MongoDB performance bottlenecks, optimization Strategies for MongoDB

I will try to describe here all potential performance bottlenecks and possible solutions and tips for performance optimization, but first of all – You should to ensure that MongoDB was the right choice for your project. You should clearly understand that MongoDB is completely “Nonrelational Database” (I mean no joins). And MongoDB is Document orientated database (not graph oriented). This is completely Important to be sure that you made the right choice of database.

0. Map-Reduce
Before MongoDB 2.4 update (main point here is update to V8 engine) MongoDB have been using SpiderMonkey as a javascript engine, and the problem was that it’s single threaded (that was pretty awkward when Map-Reduce has been working only on 1 core from e.g. 48 ones). So after the 2.4 update performance was raised up, but there are too many pitfalls and you’d better to read this out and this one

N.B. Bear in mind that the performance of Map-Reduce is depends upon “the state of data”, I mean, that the difference between Map-Reduce on the data “as-is” and on the sorted data is too huge (on sorted data Map-Reduce will be something like 10-100x faster then without sorting). So, to raise up the performance of Map-Reduce you need:

  • Find out the key, that you will use for Map-Reduce job (usually it’s the same as the emit key) and ENSURE that you have added indexes for this key (you can try to run your query filter)
  • Add input sort for key for the Map-Reduce job(emit key)
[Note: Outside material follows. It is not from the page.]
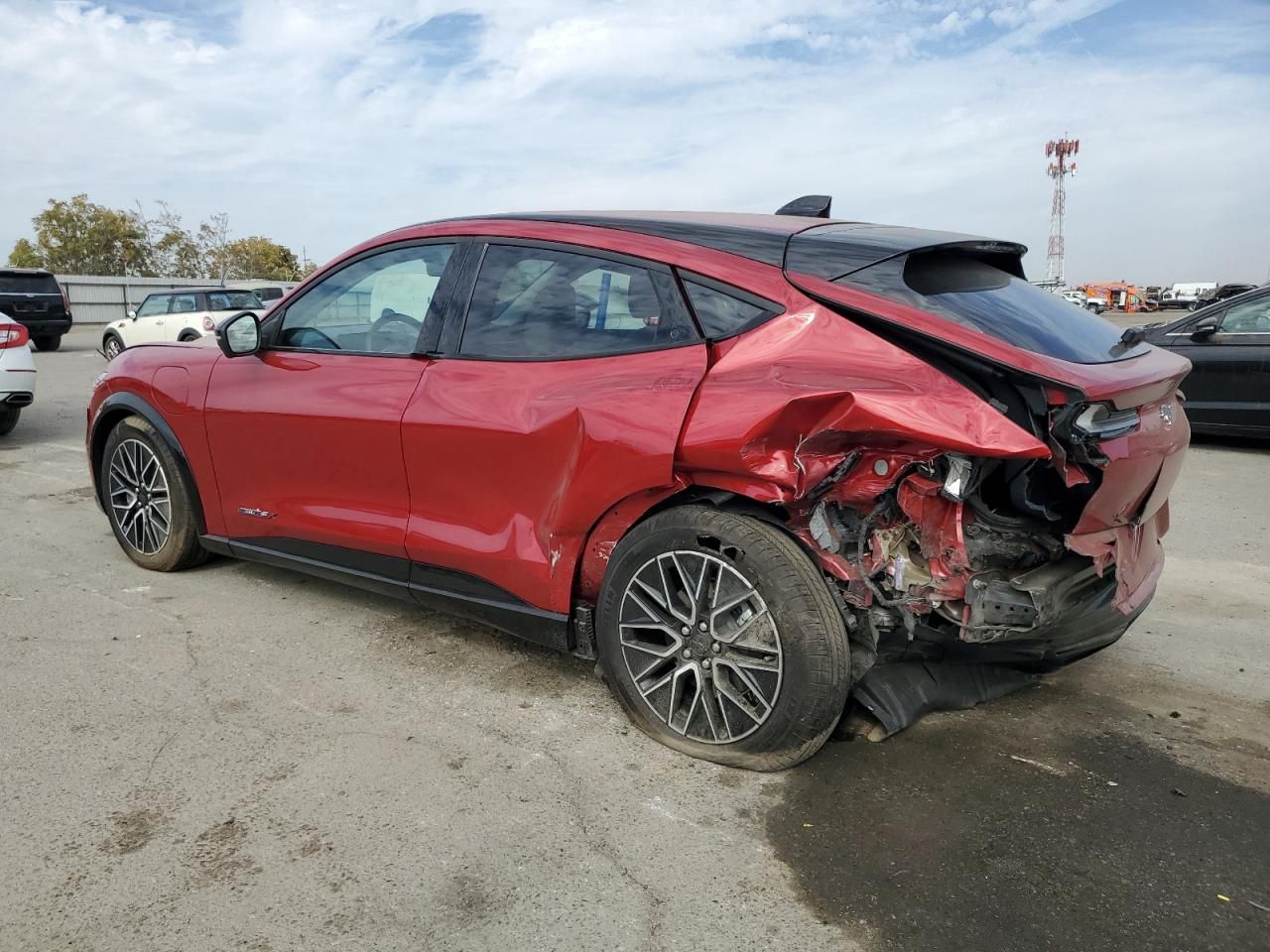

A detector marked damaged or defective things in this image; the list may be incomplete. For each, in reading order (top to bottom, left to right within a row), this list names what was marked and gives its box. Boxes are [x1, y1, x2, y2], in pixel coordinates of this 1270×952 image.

broken taillight [1072, 401, 1143, 440]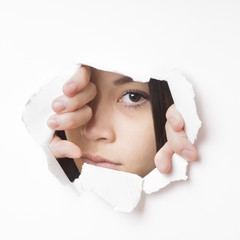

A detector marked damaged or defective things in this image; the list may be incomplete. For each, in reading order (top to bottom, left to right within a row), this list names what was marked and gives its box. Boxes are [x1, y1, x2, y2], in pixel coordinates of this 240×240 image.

torn paper [22, 61, 201, 212]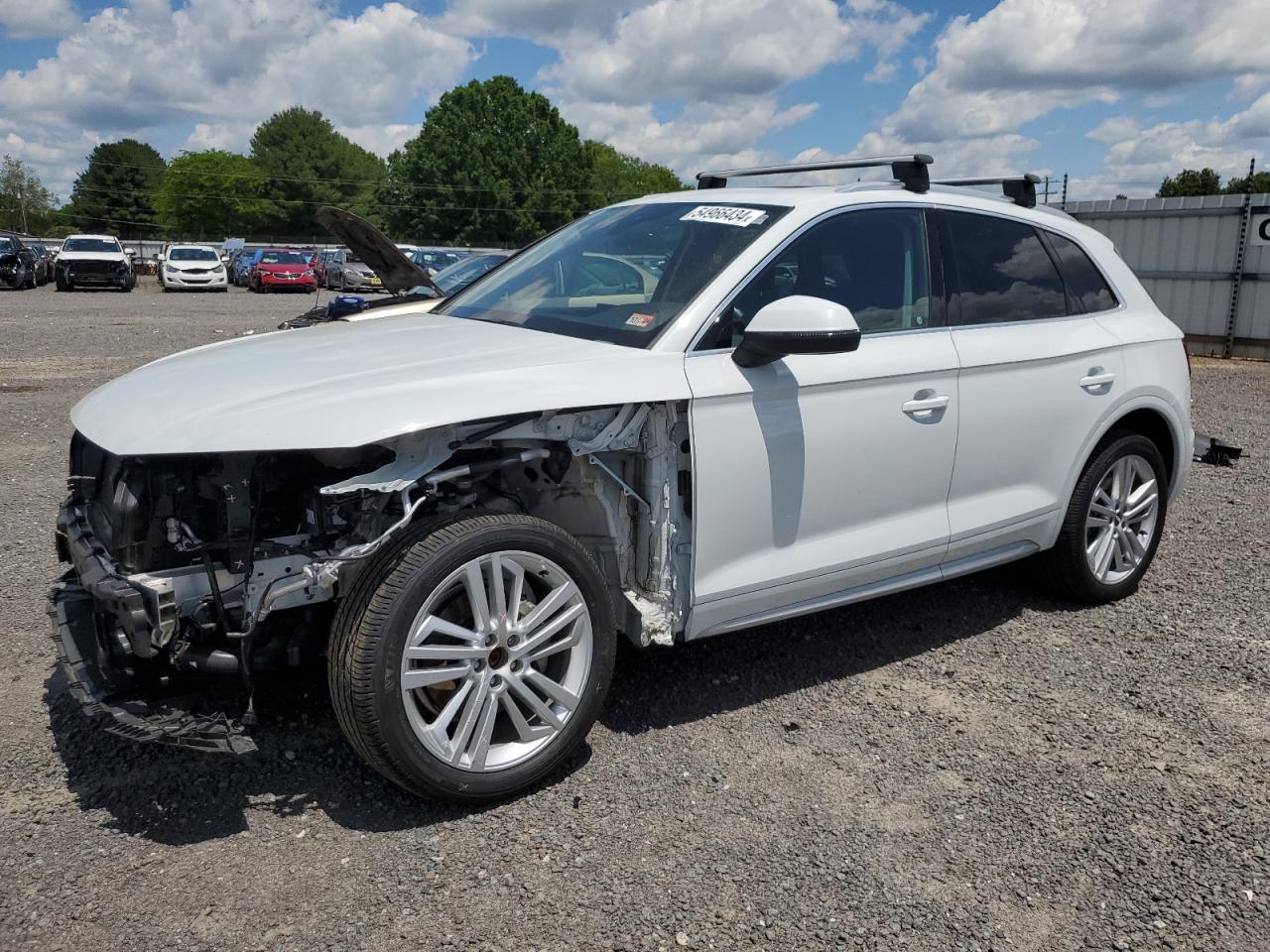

Also, please take a look at this doc

1. Sharding
It is hella cool to have out of the box sharding, but apart from the sharding you have also one of the performance pitfalls.
Shard keys should satisfy the following:

  • “distributable” – the worst case of the shard key is auto-incremented value (this will entail the “hot shard” behavior, when all writes will be balanced to the single shard – here is the bottle neck). Ideal shard key should be as much “randomness” as possible.
  • Ideal shard key should be the primary field used for your queries.
  • An easily divisible shard key makes it easy for MongoDB to distribute content among the shards. Shard keys that have a limited number of possible values can result in chunks that are “unsplittable.”
  • unique fields in your collection should be part of the shard key

Here is the doc about shard key

2. Balancing
You should bear in mind that moving chunks from shard to another shard is a very expensive operation (adding of new shards may significantly slow down the performance).
As an helpful option – you could stop the balancer during the “prime time”.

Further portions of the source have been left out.